Barriers are normally handled by software using memory, requiring many cycles to execute. Instead, Renesas has provided each core with barrier flags consisting of one write and four read registers – one for itself and three for the other cores. Coherency of the barrier flags is maintained by a snooping process. One particular benchmark they ran went from 1214 cycles to 66 by switching from conventional to the hardware barriers – a speedup of 18x.
By the time of the last presentations, there was standing room only, with Intel announcing the world’s first two-billion transistor chip, an Itanium processor with four hyper-threaded cores. Obviously sheer scale is part of the wow of this chip. But some of the interesting new things they’ve done don’t involve the core processing path.
They’ve moved to a high-speed serial chip-to-chip interconnect, apparently rolling their own in what they call QuickPath interconnect to provide a combined peak bandwidth of 96 GB/s. They also support serial channels for fully-buffered DIMMs giving a maximum memory bandwidth of 34 GB/s.

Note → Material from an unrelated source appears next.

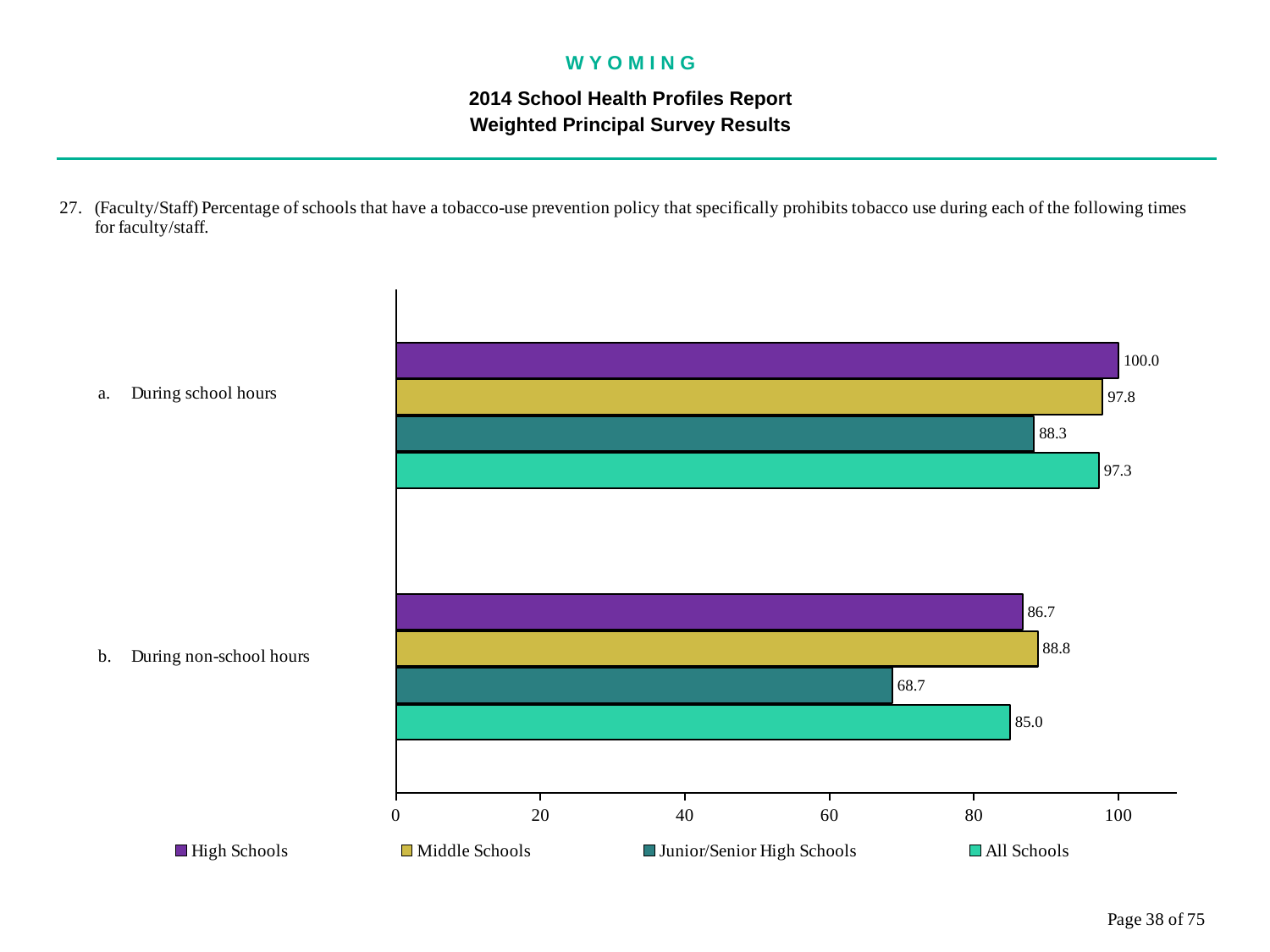
What is the difference between the High Schools values for during school hours and during non-school hours? 13.3 What is the value for Middle Schools during school hours? 97.8 Which school type has the lowest value during school hours? Junior/Senior High Schools What is the value for Junior/Senior High Schools during non-school hours? 68.7 What kind of chart is shown on the slide? Bar chart How many series does the legend list? 4 What is the value for All Schools during non-school hours? 85.0 Which school type has the highest value during non-school hours? Middle Schools Which is larger: the Middle Schools value during non-school hours or the High Schools value during non-school hours? Middle Schools How many categories (time periods) are shown on the chart? 2 What is the value for High Schools during school hours? 100.0 What is the difference between the All Schools values for during school hours and during non-school hours? 12.3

Power management is partly addressed by providing distinct domains for the core logic, the L3 cache, the system interface, and the I/O logic. They also added a sleep circuit to the RAM cell to reduce leakage current when the cell is idle. More dramatically, in order to manage the combined effects of power and frequency more effectively, they have implemented a complex voltage-frequency scaling system that monitors activity rates on about 120 different internal events. These rates are weighted according to capacitance and accumulated over a 6-7-µs window in order to decide whether to reduce or increase the clock frequency. This decision is made by indexing the accumulated activity into a lookup table to determine the right frequency.
They also had a concern about sudden changes in activity resulting in quick changes in power, which can cause VDD to droop temporarily. To help minimize this they put in a tunable di/dt manager that limits how many high-power instructions can be issued in a short period of time when a burst hits. On the flipside, it also issues dummy high-power instructions to ease things down when the activity suddenly goes away.
Intel also put a lot of energy into hardening their SRAM against soft errors. In addition to the problem of disturbing bits when reading and writing, the continued decrease in supply voltage makes SRAM bits more and more vulnerable to upset by alpha particles. While many of the old sources of alpha particles (primarily packaging) have been controlled, there’s still the pesky matter of incoming cosmic artillery bombarding our electronics, and the bit cells are now small enough to where a single hit can affect multiple bits. Intel hardened their SRAM cells by using so-called DICE structures that add redundant transistors with feedback that effectively make the cell harder to write, rendering it less vulnerable to spurious energy. This isn’t a cheap measure: the cell area increased by 34 to 44%, and power went up by 25%.
Full descriptions of all of these papers in gory detail are available in the ISSCC proceedings, and, in April, copies of the actual slide presentations will be available.